Il s’agit de développer la sensibilité de savoir comment nous donnons naissance à nos pensées pour changer celles qui souffrent un trouble dans le fonctionnement. Si on ne possède qu’une seule carte de la réalité, cela n’entraîne qu’une seule option et le résultat est l’esclavage à cette option unique. En revanche, si on ouvre des perspectives, on découvre d’autres options possibles, d’autres points de vue, et on acquiert la flexibilité nécessaire pour donner réponse à nos objectifs.
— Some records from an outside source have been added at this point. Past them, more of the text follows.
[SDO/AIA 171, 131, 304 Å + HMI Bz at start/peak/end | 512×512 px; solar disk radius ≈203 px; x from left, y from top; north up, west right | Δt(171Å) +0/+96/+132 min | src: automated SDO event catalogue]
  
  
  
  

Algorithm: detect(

Ouvrir les perspectives, cela suppose diriger les perceptions de la réalité.

Canaux sensoriels et systèmes de représentation.
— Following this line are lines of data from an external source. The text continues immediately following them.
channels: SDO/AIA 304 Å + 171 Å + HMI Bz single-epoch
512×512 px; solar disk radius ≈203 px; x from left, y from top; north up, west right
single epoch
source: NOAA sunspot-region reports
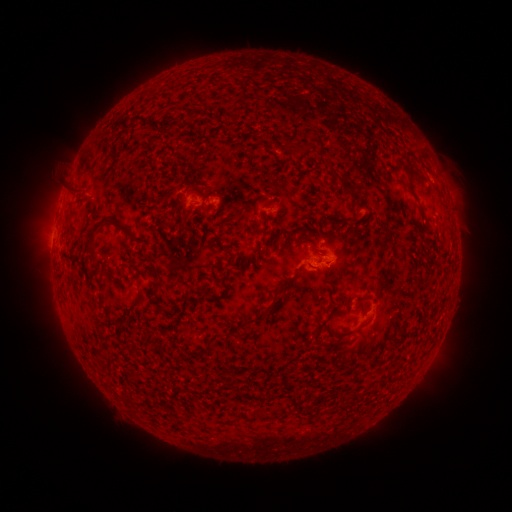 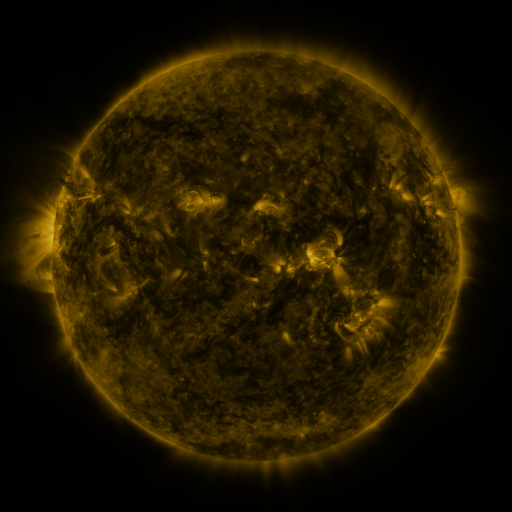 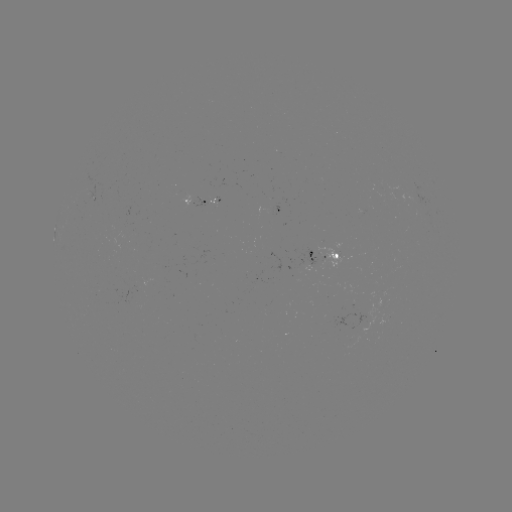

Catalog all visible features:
spotted active region: (197, 200)
spotted active region: (273, 205)
spotted active region: (325, 253)
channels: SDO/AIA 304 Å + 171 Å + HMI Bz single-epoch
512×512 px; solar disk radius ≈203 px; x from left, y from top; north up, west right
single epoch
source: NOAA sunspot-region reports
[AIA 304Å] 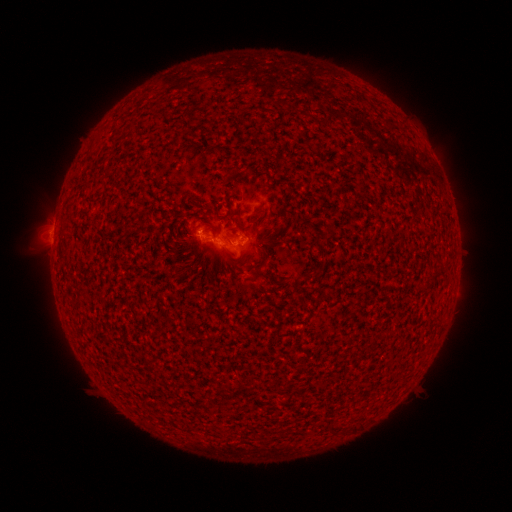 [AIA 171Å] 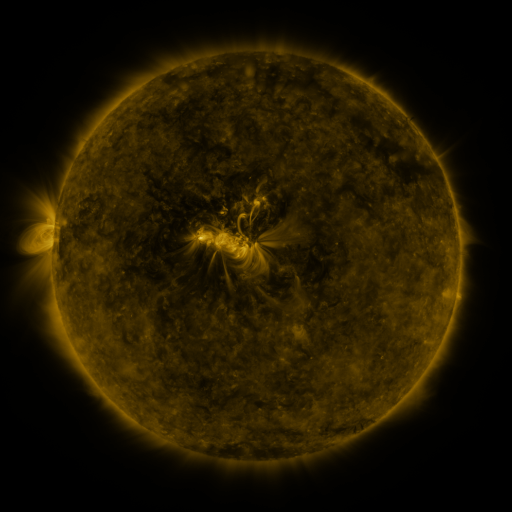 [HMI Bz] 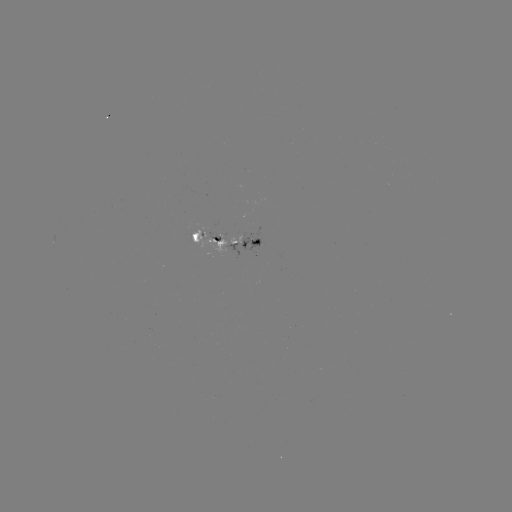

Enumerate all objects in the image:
spotted active region: (228, 237)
Notre prise de contact avec la réalité externe s’établit à travers les cinq sens : la vue, l’ouïe, le toucher (sensations corporelles ou kinesthésiques), l’odorat et le goût nous permettent de recevoir l’information du monde qui nous entoure. Des études démontrent que la vue, l’ouïe et le toucher sont les sens les plus utilisés. Au contraire, le sens de l’odorat s’est vu déplacé dans notre société, exception faite des odeurs intenses. Et le sens du goût est limité au domaine concret de la gastronomie.

Pour pouvoir percevoir les stimuli extérieurs, l’être humain est pourvu de récepteurs spéciaux. La perception est un processus actif : comme il n’est pas possible d’absorber et de traiter toute l’information qui nous entoure, nous réalisons un processus de sélection.
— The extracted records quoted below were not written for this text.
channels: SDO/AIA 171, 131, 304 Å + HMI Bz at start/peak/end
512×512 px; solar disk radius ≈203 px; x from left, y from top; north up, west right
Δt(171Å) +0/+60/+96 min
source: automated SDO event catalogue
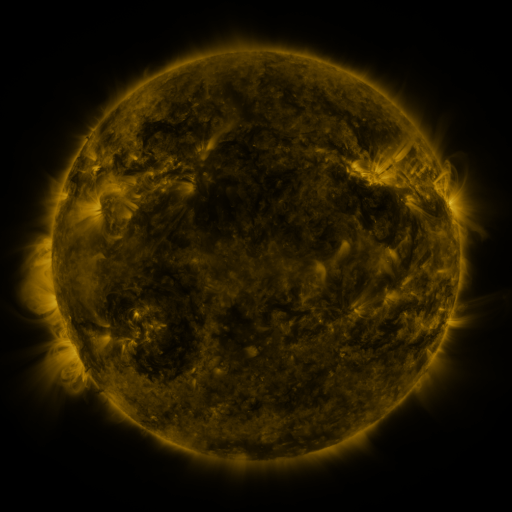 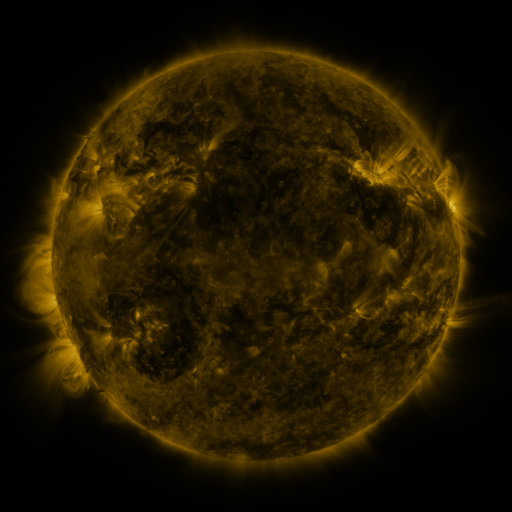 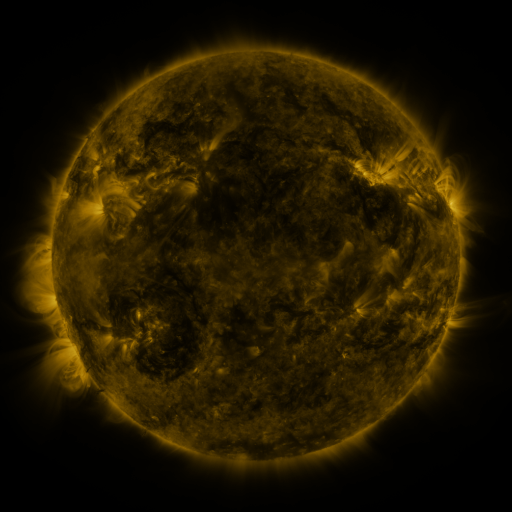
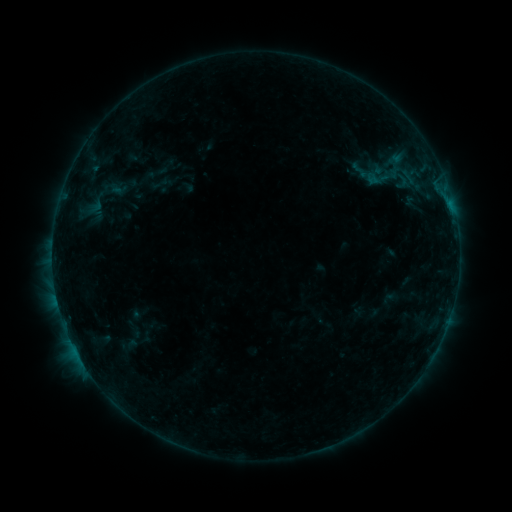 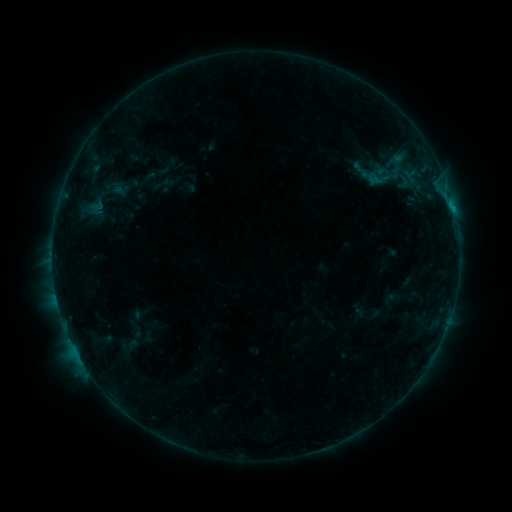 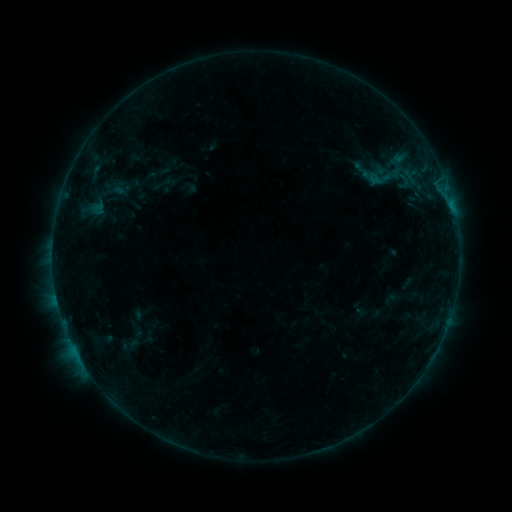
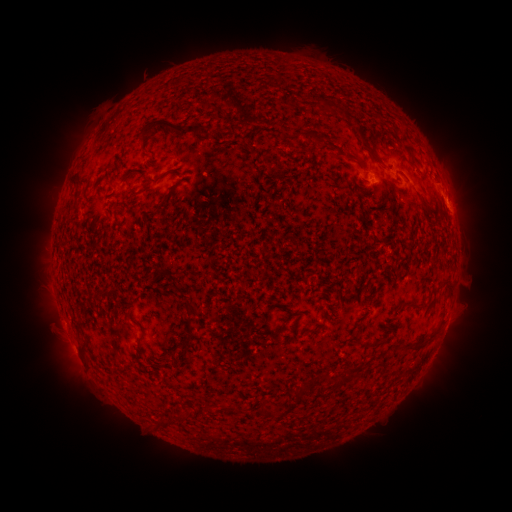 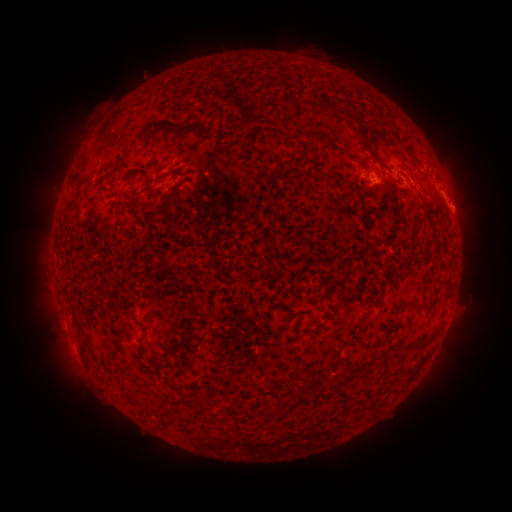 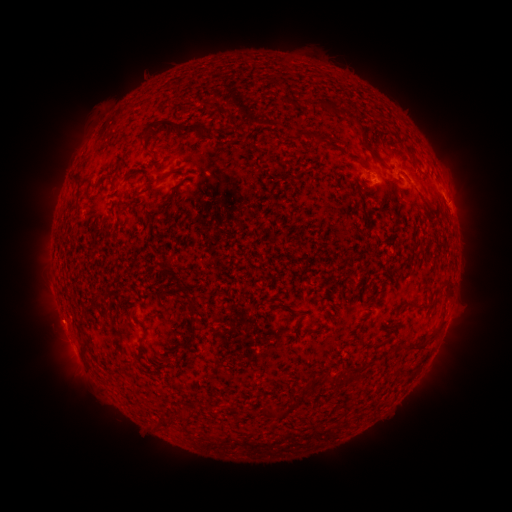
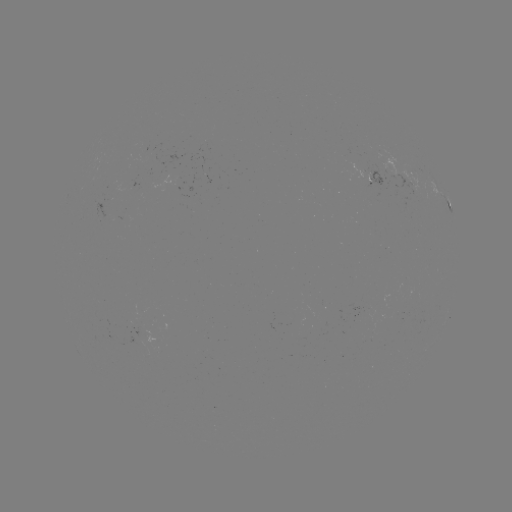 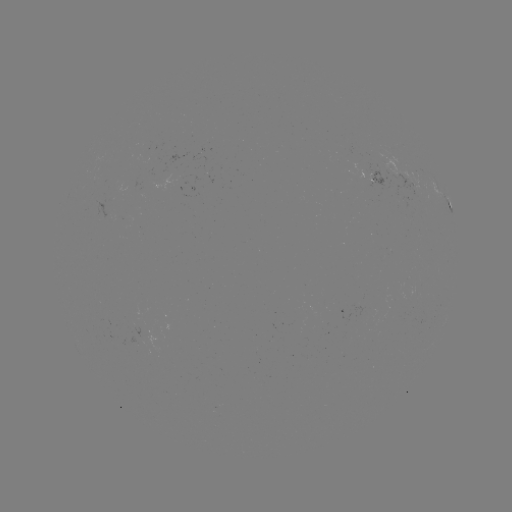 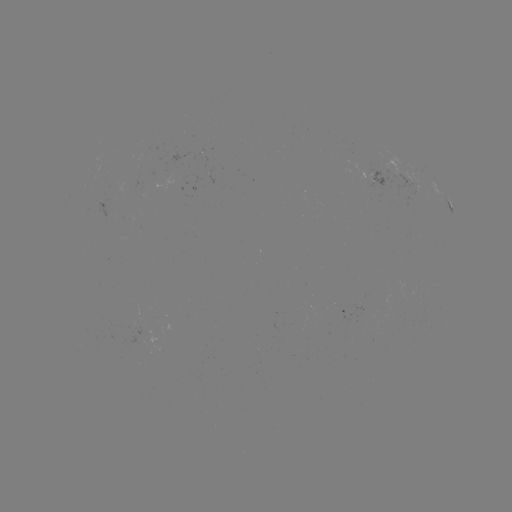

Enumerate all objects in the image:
emerging-flux region: (204, 144)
C’est ainsi que la propre connaissance du monde se produit à partir d’expériences que nous obtenons de lui, et celles-ci dépendent des sensations que nous percevons à travers les cinq sens. La sensation est un phénomène psychique provoqué par l’action d’un ou de plusieurs stimuli sur un récepteur sensoriel, c’est-à-dire, c’est l’impression que la conscience reçoit des objets à travers les sens. Les expériences s’emmagasinent sous forme d’expériences internes.

Les impressions mentales que laissent en nous les organes de perception constituent le système de représentation interne ou système de représentation de chaque personne. Et la capacité de chaque être humain pour parvenir à ses objectifs dépend de la mise en application de ses sens.

Le modèle du monde d’un être humain se compose de ses perceptions qui se combinent avec le reste des représentations analogiques et digitales (pensées, sentiments, croyances, souvenirs, anticipations, etc.). Les termes analogique et digital ont été pris du langage informatique par G.

Bateseon (1972) dans le but de délimiter le type d’information reçue : analogique, pour l’information transmise à travers un code arbitraire (c’est le cas de notre langage), et digital, pour l’information qui établit une relation entre la chose communiquée et le moyen utilisé (c’est le cas de la photographie, par exemple).